Published on December 3rd, 2019 | by Daniel Sherman Fernandez


Bosch and Daimler testing driverless taxis in America

The technology will soon be applied to all commercial vehicles which is quite scary.

Mercedes-Benz wants to release to the market taxis without drivers in the near future. Working with Bosch they are currently testing a robotized system for taxis which will later be expanded to commercial delivery vans and soon after freight trucks. 

The test fleet in America consists of 30 units of Mercedes S-Class sedans equipped with sensor arrays including long distance laser scanning LiDARs.

During this test period, there is always a driver behind the wheel of the 30 test cars and they take over control if there is any emergency only. Most of the time the driver sits and monitors the cars reaction to traffic and the surrounding elements as it happens. 

PRESS RELEASE: Bosch and Daimler are joining forces to advance the development of fully automated and driverless driving. The two companies have entered into a development agreement to bring fully automated (SAE Level 4) and driverless (SAE Level 5) driving to urban roads by the beginning of the next decade. 

The objective is to develop software and algorithms for an autonomous driving system. The project combines the total vehicle expertise of the world’s leading premium manufacturer with the system and hardware expertise of the world’s biggest supplier. The ensuing synergies should ensure the earliest possible series introduction of the secure technology.

The car comes to the driver

By introducing fully automated and driverless driving to the urban environment, Bosch and Daimler aim to improve the flow of traffic in cities, enhance safety on the road and provide an important building block for the way traffic will work in the future. The technology will, among other things, boost the attraction of car sharing. It will allow people to make the best possible use of their time in the vehicle and open up new mobility opportunities for people without a driver’s licence, for example. 

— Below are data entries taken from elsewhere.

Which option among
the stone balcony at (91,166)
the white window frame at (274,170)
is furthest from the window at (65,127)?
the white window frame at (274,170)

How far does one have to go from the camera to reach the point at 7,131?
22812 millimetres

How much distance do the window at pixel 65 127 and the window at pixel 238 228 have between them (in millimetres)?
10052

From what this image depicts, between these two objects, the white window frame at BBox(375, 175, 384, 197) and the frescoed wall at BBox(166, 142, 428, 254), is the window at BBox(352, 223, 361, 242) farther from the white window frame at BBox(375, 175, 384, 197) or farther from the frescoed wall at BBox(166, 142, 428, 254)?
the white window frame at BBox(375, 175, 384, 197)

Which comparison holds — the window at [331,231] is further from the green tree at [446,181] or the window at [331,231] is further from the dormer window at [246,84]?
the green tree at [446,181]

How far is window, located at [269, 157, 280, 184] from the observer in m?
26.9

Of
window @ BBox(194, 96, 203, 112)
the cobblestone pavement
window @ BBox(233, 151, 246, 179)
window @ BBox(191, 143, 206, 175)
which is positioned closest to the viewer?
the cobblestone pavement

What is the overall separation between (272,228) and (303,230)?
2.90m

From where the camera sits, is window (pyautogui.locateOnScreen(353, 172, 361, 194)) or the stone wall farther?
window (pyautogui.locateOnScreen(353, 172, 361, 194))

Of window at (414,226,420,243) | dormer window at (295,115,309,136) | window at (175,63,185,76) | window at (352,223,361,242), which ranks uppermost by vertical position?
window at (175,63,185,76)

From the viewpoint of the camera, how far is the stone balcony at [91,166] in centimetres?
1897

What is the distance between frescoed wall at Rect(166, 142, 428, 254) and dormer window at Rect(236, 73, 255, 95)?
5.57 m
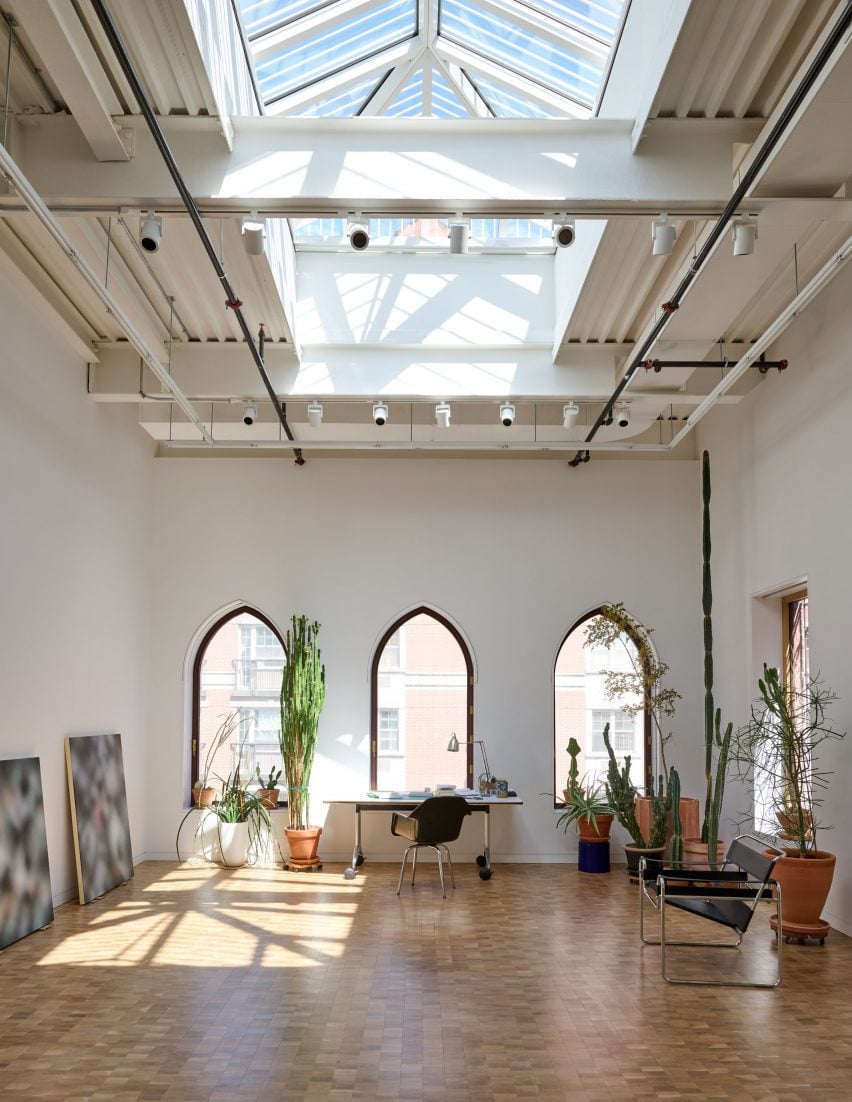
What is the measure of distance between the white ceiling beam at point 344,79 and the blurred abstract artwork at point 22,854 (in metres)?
4.78

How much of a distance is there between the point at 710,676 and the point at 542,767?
6.29 ft

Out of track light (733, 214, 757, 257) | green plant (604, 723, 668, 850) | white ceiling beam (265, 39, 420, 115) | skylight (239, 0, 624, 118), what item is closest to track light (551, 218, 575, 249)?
track light (733, 214, 757, 257)

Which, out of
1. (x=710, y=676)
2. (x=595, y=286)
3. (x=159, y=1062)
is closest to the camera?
(x=159, y=1062)

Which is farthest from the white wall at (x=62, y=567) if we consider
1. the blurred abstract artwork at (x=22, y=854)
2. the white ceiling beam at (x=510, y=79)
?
the white ceiling beam at (x=510, y=79)

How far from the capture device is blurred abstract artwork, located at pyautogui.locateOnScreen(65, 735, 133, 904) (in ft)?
27.1

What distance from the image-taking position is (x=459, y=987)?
5.85 metres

The prime objective of the project is to achieve the production-ready development of a driving system which will allow cars to drive fully autonomously in the city. The idea behind it is that the vehicle should come to the driver rather than the other way round. Within a specified area of town, customers will be able to order an automated shared car via their smartphone. The vehicle will then make its way autonomously to the user and the onward journey can commence.